Special thanks to photographer Sally Roeckell at Table and Dish for the beautiful pictures.
- 6 sheets Vietnamese Rice Paper - round 8.5 inch
- 2 large carrots, julienned
- 1 large cucumber, seeded and cut in thin spears
- Small bunch Thai Basil or Mint
- 3 green onions, trimmed and sliced in strips
- 6 large cooked shrimp, tail removed, halved lengthwise
- 6 butter leaf or green leaf lettuce leaves
- 1 red bell pepper, julienned
- Peanut Satay Sauce or Sweet Chili Sauce for dipping
- Start with chilled ingredients. Clean, trim and cut all ingredients. Prepare a rolling station with a wooden board, and all the ingredients easily accessible. Fill a large bowl with very hot tap water for the rice paper wraps. Have a serving platter ready for the finished Spring Rolls.
- Working one at a time, submerge rice paper into hot water for a few seconds, or until it is just starting to soften. Don't soak it for too long or it'll tear to bits. Lay flat on the wooden board to assemble.
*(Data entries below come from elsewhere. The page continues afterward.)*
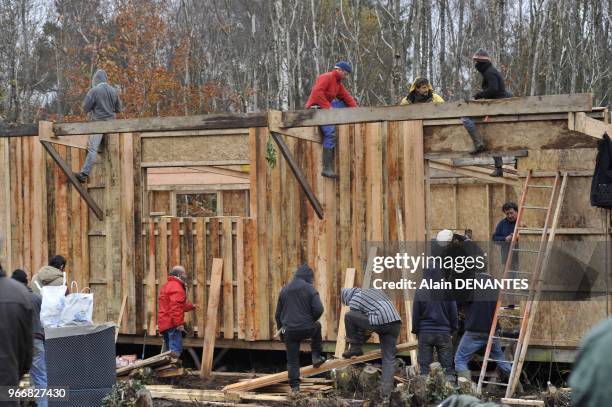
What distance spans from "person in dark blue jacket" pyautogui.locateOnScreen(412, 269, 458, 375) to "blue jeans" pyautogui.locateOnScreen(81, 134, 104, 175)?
20.3ft

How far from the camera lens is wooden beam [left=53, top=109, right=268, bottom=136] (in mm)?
15406

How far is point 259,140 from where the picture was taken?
50.4 ft

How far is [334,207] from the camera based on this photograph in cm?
1486

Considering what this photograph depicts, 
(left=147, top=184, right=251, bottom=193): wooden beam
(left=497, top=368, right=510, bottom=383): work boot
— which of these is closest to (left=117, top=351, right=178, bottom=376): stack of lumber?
(left=497, top=368, right=510, bottom=383): work boot

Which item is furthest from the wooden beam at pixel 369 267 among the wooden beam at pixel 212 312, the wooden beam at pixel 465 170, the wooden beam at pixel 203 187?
the wooden beam at pixel 203 187

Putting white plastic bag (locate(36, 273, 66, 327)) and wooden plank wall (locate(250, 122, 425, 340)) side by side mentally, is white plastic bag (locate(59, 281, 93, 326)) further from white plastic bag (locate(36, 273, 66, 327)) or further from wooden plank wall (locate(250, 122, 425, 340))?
wooden plank wall (locate(250, 122, 425, 340))

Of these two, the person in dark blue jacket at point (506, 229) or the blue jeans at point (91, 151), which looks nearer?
the person in dark blue jacket at point (506, 229)

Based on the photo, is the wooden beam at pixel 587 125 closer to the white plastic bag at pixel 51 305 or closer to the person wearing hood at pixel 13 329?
the white plastic bag at pixel 51 305

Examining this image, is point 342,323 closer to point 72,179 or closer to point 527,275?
point 527,275

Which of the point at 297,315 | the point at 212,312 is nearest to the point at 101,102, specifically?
the point at 212,312

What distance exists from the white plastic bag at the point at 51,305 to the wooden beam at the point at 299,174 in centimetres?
353

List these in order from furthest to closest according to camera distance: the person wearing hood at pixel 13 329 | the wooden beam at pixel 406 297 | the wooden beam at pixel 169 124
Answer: the wooden beam at pixel 169 124
the wooden beam at pixel 406 297
the person wearing hood at pixel 13 329

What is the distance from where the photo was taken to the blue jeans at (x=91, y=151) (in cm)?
1636

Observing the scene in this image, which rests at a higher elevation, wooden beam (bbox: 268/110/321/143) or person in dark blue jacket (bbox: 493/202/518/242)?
wooden beam (bbox: 268/110/321/143)
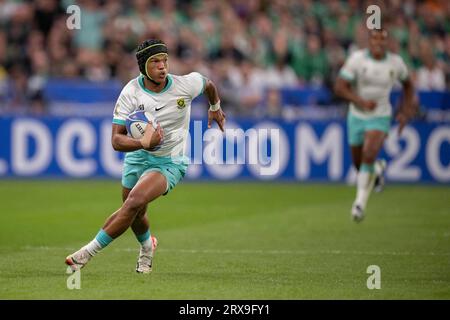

- Place two shrimp halves and 2 mint leaves across the center of the rice paper
- Place a lettuce leaf on top of the shrimp. Fill with small amounts of other vegetables. Roll the lettuce leaf tight like a cigar . Do not overfill the rolls as it will make it hard to roll up.
- Roll rice paper roll up, egg-roll style: roll bottom side of the rice paper up, fold the side in, and roll the bundle up tightly until closed. The wet rice paper will stick and seal easily.
- Rice paper rolls are best eaten fresh. Serve with Peanut Satay Sauce on the side.